City Hall was designed in the 1800s by John McComb Jr. and Joseph Francois Mangrin, and completed in 1812, the front façade was finished in fine granite, and the rear in inexpensive plaster, because it was believed that the city would never stretch further north than Park Row. By 1840 there were as many buildings north of City Hall as their were south of it.

As near-sighted as the City was in designing the building’s façade, it was no more forward-looking in its allocation of municipal office space. When the five boroughs consolidated in 1898 the bulk of the City government had to be relocated to the new Municipal Building one block away. Only the mayor’s office and a few other portions of the executive branch remained in the old City Hall.

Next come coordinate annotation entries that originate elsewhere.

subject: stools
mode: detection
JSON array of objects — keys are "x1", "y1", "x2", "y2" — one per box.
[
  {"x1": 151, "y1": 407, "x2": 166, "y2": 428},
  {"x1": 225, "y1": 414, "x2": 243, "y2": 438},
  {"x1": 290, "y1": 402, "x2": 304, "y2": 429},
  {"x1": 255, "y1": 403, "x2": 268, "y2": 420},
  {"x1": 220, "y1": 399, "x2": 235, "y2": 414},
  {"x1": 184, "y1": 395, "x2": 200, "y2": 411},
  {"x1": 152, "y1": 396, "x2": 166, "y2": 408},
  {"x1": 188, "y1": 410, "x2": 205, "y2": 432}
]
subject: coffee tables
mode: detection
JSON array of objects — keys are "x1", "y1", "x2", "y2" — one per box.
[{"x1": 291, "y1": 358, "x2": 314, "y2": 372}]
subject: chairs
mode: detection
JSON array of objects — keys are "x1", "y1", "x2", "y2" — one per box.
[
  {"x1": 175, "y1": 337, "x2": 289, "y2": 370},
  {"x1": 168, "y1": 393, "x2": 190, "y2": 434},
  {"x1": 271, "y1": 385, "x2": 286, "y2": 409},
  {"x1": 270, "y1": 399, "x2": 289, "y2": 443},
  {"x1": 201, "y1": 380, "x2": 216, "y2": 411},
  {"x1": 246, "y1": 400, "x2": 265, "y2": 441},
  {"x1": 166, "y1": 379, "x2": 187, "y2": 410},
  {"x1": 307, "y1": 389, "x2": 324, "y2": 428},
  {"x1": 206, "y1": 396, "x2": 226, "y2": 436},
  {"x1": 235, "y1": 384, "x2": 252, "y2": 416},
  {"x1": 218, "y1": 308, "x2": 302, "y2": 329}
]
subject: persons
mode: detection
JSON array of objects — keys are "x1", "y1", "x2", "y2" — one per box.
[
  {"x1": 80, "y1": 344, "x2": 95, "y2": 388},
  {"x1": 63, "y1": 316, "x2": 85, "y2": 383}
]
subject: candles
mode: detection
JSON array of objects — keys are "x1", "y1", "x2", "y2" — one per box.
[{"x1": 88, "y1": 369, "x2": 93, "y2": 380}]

Marcus’ prose account of the old City Hall is remarkably similar to that of Trinity Church in chapter two, "Lower Broadway." Both pieces take up an elegiac stance vis a vis the ornate nineteenth century structures they describe. Marcus is noticeably saddened by the force with which the newfangled skyscraper demands the undivided attention of architectural critics and pedestrians alike. And yet while he laments the haste with which New Yorkers forget these old-fashioned treasures, he insists (as ever) on the inevitability of their being out-done. They are best understood as "venerable old men" who derive their authority in part by the imminence of their passing from the world.